Als wir endlich die Schräglage reduzierten und den Arcus aus 200 km/h in Richtung der Platzrunde ausschießen ließen, hatte ich ein sehr gutes Gefühl. Nach der Landung speicherte ich die Daten und wusste, dass ich in den nächsten Nächten mehr als genug zu tun haben würde.
Beim zweiten und vorerst letzten Testflug ging es noch darum, die Eigenschaften des Geräts in einer besonderen Fluglage zu testen – dem Windenstart. Es war schon fast dunkel, als ich abends in der Halle das Instrument wieder ausbaute und wie einen Schatz vorsichtig zurück in die Kiste legte.

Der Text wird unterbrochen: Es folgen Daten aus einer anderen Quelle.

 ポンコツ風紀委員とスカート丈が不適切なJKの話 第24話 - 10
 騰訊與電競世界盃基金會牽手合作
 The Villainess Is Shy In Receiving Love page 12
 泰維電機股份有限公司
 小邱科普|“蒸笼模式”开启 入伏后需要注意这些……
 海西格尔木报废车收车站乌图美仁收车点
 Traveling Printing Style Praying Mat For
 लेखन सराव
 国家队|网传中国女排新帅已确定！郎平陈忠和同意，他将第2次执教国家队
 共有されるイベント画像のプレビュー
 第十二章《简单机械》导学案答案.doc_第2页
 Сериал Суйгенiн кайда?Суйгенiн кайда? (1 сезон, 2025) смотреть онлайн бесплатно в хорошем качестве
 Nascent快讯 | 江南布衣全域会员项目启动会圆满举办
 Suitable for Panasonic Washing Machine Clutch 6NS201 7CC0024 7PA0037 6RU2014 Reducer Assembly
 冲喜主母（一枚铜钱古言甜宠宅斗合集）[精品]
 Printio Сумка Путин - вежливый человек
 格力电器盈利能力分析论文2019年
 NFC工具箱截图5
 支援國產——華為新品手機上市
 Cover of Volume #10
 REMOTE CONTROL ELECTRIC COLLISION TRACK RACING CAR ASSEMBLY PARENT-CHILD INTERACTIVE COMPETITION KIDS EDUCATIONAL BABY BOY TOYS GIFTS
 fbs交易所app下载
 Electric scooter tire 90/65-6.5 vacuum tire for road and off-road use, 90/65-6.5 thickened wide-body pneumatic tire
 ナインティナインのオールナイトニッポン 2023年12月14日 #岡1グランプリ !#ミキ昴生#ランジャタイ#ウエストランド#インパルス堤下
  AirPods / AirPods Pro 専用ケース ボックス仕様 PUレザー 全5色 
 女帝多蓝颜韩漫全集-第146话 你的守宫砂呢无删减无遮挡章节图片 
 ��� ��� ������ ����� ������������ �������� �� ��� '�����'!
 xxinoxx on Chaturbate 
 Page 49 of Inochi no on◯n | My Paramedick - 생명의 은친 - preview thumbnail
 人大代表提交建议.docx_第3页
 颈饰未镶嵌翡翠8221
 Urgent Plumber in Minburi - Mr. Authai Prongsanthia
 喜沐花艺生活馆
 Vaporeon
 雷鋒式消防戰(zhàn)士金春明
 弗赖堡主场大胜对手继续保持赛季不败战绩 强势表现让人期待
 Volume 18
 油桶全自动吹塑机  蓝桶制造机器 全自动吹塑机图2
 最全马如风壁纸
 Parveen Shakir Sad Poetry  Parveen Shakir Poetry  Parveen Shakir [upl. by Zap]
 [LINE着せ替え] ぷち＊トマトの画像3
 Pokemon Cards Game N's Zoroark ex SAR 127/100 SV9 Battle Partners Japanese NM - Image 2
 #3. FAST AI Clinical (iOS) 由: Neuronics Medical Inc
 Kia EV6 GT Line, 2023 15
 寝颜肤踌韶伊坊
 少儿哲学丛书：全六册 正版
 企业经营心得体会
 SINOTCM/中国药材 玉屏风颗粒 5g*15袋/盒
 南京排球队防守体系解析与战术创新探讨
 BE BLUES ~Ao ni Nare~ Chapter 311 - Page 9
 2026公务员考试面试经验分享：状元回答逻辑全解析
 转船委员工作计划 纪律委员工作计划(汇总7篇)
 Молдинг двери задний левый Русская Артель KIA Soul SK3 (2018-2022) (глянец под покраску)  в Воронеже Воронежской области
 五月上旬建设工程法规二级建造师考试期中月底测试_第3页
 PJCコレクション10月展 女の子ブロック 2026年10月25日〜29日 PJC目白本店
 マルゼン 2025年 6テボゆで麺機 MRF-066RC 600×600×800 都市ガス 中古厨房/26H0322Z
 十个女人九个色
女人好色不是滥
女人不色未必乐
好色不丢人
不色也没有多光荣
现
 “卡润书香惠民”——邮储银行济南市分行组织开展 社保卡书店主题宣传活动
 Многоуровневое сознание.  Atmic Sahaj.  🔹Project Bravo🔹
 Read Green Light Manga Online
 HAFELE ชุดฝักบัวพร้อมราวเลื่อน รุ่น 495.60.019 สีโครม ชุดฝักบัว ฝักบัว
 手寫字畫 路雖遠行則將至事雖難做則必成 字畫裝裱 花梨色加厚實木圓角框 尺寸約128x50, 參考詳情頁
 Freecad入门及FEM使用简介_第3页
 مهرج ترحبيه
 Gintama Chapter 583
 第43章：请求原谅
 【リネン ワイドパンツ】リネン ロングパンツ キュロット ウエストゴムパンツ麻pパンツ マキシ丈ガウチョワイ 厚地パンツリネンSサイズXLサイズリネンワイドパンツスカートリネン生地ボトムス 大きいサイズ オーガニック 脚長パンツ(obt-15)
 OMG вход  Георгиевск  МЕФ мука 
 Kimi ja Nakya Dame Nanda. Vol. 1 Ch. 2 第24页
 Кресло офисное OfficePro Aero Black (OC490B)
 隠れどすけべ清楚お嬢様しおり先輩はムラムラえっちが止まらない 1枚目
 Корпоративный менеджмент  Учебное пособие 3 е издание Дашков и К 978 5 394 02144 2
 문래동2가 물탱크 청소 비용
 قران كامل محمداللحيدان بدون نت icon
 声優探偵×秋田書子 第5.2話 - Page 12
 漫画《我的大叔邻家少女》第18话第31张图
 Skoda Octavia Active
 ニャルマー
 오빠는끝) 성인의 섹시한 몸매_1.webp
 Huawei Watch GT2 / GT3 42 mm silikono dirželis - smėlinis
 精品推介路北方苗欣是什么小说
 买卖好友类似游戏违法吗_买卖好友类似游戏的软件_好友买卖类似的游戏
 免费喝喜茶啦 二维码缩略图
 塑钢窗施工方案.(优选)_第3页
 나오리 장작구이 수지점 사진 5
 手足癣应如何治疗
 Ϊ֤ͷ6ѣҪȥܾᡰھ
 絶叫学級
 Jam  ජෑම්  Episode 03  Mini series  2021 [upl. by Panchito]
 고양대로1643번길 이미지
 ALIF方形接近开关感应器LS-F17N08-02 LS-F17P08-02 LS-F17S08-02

Fünf Stunden später – es war bereits nach Mitternacht – hatte ich alle aufgezeichneten Daten nochmals von Hand auf Plausibilität und Korrektheit geprüft. Die genaue Analyse wird noch Stoff für die nächste Woche sein, aber eines kann ich schon sagen: Es funktioniert tatsächlich – ohne böse Überraschungen und ohne offensichtliche Fehler in den Ergebnissen.